TASK TO CARRY OUT
Render the rows starting at the line containing "this 400×300 image." and ending at the line containing "rusty metal barrel [332, 100, 376, 190]" as a two-column CSV with the headers input and output, one CSV line for each row. Put each row's text and its answer in one quoted field apiece, with line breaks replaced by spaces.

GIVEN ENTRIES

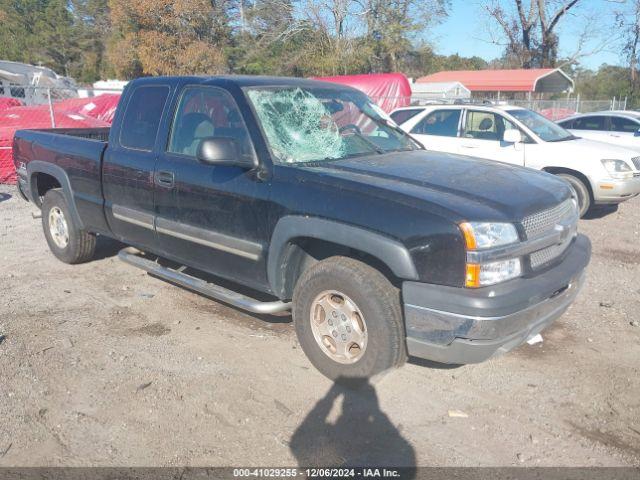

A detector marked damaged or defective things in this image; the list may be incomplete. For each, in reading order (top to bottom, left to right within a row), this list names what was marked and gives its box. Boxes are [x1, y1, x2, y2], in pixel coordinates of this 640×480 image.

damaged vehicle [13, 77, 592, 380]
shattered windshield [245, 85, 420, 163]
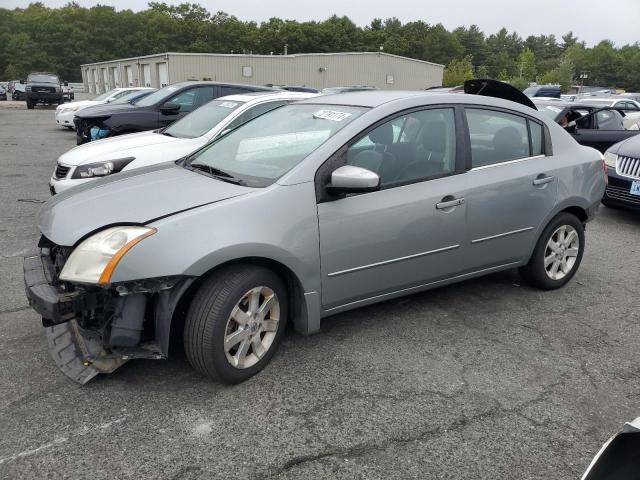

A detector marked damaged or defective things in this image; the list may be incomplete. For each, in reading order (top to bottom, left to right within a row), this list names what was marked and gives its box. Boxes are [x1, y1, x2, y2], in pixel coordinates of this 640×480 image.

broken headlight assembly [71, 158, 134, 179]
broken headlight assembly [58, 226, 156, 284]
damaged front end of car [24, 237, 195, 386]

--

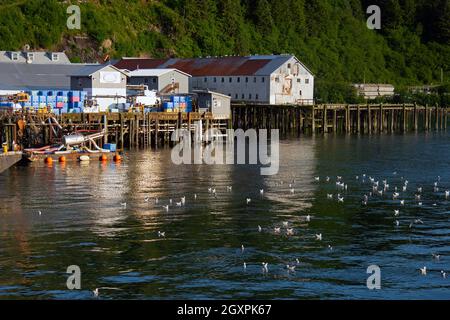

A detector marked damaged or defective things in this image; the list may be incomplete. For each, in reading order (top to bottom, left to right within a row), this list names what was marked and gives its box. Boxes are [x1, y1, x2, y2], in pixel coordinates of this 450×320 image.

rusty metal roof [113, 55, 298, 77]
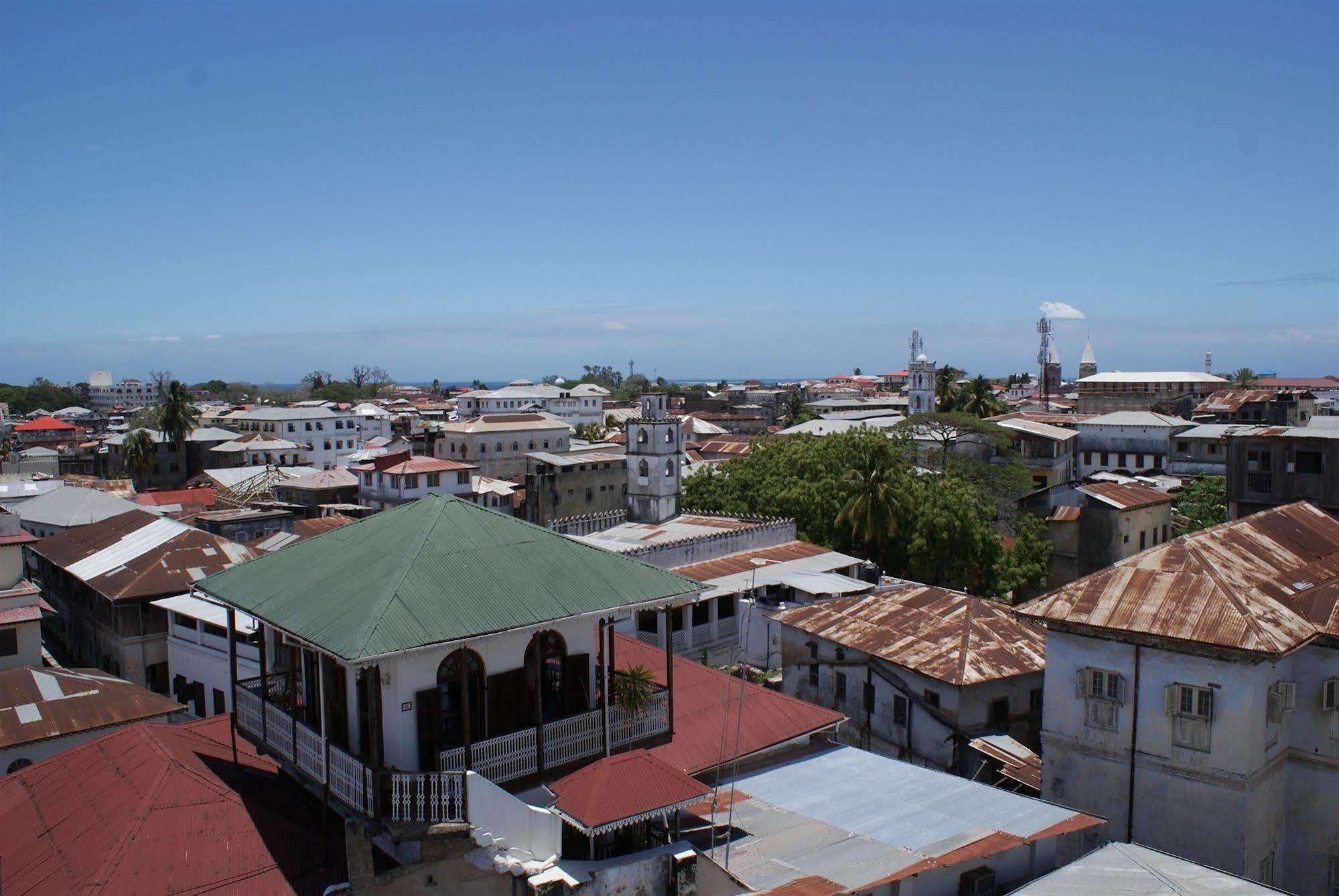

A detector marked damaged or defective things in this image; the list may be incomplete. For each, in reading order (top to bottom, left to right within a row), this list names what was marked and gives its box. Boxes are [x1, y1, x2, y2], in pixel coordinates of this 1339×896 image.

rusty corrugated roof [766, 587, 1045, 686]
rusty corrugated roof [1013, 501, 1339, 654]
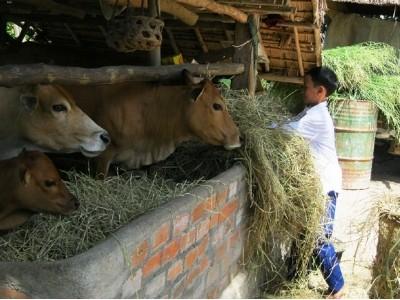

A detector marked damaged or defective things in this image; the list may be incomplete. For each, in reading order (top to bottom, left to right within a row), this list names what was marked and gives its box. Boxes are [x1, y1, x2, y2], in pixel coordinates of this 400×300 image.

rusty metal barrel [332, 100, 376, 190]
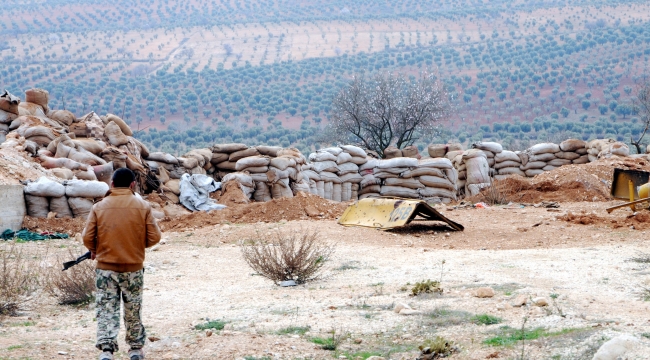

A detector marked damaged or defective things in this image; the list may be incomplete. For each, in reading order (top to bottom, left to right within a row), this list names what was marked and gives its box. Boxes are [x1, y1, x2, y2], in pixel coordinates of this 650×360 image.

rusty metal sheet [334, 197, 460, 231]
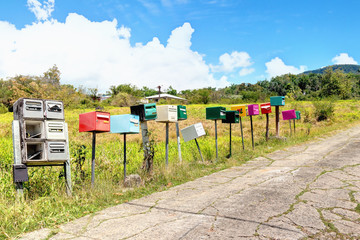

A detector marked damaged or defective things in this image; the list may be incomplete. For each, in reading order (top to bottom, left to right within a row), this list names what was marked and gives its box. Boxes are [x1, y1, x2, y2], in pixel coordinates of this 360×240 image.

ANSWER TO THIS EXERCISE
input,output
"A detector marked damaged or defective things in this image; the list may be incomplete. For each, in reading order (top to bottom, left to right within a row), this list names what was marked and gives its box. Boxes are [x1, y1, x2, y2], in pixel coordinates of this 400×300 image.","rusty metal barrel [332, 100, 376, 190]"